La guerre de clans au Congo-Brazzaville, pays dominé par le géant pétrolier Elf(2), s'inscrit dans ce contexte. A l'époque du régime "marxiste-léniniste" autoproclamé de Denis Sassou-Nguesso(3), de 1979 à 1992, Elf avançait les déficits du trésor public et les salaires des fonctionnaires, en échange de droits pétroliers jusque l'an 2000.

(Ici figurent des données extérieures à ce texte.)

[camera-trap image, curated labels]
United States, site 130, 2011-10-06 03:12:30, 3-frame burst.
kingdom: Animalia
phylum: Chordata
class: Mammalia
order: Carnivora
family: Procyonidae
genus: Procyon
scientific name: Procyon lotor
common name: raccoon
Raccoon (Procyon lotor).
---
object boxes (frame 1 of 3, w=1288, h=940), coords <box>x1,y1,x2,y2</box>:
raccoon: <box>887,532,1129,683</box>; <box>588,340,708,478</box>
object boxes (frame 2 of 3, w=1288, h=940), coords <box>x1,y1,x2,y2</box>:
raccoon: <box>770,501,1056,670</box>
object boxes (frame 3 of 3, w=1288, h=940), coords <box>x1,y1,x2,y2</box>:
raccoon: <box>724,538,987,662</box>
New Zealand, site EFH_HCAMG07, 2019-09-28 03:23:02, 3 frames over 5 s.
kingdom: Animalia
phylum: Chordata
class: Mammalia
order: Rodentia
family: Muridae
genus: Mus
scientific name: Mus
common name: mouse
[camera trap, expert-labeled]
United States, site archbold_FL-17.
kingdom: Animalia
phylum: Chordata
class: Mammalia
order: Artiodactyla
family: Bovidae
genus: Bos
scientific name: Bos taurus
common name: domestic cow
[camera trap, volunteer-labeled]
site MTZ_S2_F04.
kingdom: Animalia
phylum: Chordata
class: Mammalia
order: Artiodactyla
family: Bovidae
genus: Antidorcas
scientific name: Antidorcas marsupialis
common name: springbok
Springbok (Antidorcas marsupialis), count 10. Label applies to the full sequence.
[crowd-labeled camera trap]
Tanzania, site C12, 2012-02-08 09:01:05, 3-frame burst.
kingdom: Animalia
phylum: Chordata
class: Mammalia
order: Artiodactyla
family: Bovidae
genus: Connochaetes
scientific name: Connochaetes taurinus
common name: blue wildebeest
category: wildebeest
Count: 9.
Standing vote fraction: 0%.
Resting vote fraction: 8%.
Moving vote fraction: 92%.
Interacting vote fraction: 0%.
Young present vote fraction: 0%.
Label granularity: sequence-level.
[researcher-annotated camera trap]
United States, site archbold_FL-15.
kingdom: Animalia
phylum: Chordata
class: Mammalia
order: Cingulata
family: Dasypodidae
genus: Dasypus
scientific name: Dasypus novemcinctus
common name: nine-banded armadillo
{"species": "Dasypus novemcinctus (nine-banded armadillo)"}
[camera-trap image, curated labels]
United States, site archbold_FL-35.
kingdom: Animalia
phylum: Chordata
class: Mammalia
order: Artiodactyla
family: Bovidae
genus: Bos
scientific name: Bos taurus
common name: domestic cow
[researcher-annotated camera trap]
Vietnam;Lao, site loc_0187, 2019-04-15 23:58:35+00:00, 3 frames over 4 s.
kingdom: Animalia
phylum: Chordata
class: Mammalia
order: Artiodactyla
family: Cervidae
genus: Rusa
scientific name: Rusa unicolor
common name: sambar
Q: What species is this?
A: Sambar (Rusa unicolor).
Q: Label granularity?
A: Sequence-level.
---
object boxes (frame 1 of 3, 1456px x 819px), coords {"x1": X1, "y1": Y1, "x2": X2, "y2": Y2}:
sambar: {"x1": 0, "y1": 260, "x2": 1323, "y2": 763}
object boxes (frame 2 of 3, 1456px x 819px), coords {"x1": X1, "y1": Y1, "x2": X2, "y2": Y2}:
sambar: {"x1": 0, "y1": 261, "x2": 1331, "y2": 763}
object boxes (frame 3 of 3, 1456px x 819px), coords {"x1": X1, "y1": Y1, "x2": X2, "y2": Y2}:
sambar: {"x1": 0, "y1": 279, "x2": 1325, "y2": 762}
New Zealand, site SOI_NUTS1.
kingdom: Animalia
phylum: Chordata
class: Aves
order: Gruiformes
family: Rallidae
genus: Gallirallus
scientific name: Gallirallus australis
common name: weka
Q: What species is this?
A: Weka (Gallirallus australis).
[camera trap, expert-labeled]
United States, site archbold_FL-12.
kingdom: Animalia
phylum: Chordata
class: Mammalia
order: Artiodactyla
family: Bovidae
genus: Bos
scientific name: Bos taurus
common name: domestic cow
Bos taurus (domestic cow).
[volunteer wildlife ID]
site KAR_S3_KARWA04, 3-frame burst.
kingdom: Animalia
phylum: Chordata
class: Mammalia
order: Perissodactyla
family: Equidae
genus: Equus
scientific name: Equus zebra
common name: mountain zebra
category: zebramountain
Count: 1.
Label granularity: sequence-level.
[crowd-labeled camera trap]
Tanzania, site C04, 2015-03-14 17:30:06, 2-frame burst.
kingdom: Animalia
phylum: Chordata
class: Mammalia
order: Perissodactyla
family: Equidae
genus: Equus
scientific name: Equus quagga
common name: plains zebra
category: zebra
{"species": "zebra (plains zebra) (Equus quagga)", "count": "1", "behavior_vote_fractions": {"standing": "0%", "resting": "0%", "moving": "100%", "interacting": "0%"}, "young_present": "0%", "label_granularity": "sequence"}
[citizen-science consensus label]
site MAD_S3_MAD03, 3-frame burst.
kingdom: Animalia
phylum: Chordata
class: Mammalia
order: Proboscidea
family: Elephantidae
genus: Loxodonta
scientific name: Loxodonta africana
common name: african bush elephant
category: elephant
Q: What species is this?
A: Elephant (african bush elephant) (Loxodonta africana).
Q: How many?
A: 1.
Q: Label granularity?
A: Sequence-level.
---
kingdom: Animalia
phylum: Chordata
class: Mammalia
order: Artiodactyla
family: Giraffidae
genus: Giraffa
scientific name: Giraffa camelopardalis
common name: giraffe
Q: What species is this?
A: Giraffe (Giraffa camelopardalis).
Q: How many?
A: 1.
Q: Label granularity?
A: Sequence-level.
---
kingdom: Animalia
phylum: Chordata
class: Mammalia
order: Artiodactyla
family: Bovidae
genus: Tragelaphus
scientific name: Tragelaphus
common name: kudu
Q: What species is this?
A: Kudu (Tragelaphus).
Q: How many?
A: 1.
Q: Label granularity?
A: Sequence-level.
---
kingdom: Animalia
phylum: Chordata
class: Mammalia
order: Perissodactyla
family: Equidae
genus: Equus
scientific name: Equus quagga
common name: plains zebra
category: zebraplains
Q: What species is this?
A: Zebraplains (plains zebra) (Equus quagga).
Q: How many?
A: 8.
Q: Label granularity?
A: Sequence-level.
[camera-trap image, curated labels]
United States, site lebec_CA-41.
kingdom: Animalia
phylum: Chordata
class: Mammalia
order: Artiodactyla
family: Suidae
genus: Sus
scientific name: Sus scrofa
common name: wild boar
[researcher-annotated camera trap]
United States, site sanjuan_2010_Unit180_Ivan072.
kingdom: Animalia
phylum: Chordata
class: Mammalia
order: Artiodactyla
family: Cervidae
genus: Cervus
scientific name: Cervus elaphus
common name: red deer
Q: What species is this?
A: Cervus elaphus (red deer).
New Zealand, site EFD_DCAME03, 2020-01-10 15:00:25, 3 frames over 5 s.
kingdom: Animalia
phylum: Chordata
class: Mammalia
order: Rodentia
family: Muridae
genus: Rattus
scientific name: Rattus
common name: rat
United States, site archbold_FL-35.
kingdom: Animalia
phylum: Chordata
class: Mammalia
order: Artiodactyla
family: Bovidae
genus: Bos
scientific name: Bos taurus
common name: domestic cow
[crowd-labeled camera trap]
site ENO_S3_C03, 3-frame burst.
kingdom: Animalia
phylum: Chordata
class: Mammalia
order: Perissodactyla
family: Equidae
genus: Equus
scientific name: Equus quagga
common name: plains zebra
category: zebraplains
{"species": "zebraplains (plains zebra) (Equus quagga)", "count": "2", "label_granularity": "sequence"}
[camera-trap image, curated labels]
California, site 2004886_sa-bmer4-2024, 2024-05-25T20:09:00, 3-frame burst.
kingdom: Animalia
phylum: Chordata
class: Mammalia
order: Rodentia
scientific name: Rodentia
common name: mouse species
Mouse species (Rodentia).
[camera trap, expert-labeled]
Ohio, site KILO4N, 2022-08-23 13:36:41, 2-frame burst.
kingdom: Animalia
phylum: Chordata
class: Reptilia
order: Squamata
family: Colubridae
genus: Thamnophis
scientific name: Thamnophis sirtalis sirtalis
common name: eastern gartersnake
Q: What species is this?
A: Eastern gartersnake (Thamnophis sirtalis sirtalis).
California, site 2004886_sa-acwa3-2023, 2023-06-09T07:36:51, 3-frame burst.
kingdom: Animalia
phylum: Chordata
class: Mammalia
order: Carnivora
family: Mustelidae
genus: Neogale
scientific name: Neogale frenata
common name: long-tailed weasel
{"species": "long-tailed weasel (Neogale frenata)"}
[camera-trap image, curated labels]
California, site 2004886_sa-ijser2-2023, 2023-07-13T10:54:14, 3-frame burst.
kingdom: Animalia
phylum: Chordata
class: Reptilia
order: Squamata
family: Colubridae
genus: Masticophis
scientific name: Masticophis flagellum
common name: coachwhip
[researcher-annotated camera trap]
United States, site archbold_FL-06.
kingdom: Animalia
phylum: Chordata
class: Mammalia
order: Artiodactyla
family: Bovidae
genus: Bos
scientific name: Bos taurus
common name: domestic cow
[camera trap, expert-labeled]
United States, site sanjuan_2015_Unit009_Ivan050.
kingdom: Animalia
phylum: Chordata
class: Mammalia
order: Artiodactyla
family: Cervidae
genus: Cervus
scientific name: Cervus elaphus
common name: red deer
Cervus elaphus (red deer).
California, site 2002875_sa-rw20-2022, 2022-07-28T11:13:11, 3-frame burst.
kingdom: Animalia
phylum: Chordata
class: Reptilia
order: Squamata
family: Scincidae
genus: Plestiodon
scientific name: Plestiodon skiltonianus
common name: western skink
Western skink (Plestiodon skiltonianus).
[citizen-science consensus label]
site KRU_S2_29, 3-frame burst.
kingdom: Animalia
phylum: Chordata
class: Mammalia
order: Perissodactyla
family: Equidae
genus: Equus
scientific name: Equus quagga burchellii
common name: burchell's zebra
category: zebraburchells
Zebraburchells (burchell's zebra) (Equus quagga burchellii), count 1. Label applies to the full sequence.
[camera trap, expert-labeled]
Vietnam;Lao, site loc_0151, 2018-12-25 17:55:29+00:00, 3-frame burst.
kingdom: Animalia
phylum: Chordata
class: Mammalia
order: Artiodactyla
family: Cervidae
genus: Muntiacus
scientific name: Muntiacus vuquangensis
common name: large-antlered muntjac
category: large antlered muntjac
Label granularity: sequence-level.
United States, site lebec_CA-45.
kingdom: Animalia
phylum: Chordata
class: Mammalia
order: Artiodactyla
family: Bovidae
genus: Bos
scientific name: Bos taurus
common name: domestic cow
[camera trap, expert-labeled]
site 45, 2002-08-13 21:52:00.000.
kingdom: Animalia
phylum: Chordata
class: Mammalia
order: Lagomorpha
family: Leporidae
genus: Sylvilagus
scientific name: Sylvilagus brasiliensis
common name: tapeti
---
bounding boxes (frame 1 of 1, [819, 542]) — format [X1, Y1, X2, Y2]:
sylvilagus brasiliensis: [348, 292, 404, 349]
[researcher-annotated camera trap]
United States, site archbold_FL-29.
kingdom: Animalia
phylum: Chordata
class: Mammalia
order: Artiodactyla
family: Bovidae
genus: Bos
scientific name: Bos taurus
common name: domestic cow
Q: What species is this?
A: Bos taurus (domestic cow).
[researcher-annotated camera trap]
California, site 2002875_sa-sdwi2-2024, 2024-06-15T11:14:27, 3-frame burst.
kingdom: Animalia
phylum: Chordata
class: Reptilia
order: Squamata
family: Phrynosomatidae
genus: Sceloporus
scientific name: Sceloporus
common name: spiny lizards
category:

En 1992, le président élu a conclu de semblables accords avec la compagnie américaine Occidental Petroleum, ce qui a donné lieu à de fortes tensions. Par la suite, Agip, Shell, OXY, Chevron et Exxon ont conclu des concessions d'exploration.
Alors que des élections étaient prévues le 27 juillet de cette année, de cette année, des milices privés (les "cobras" de Sassou-Nguesso et les "zoulous" du président élu Lissouba) s'affrontent depuis le 5 mai dans la capitale. Après l'évacuation de 6.000 Occidentaux par des légionnaires et paras français, Paris s'efforce d'éviter une intervention militaire directe.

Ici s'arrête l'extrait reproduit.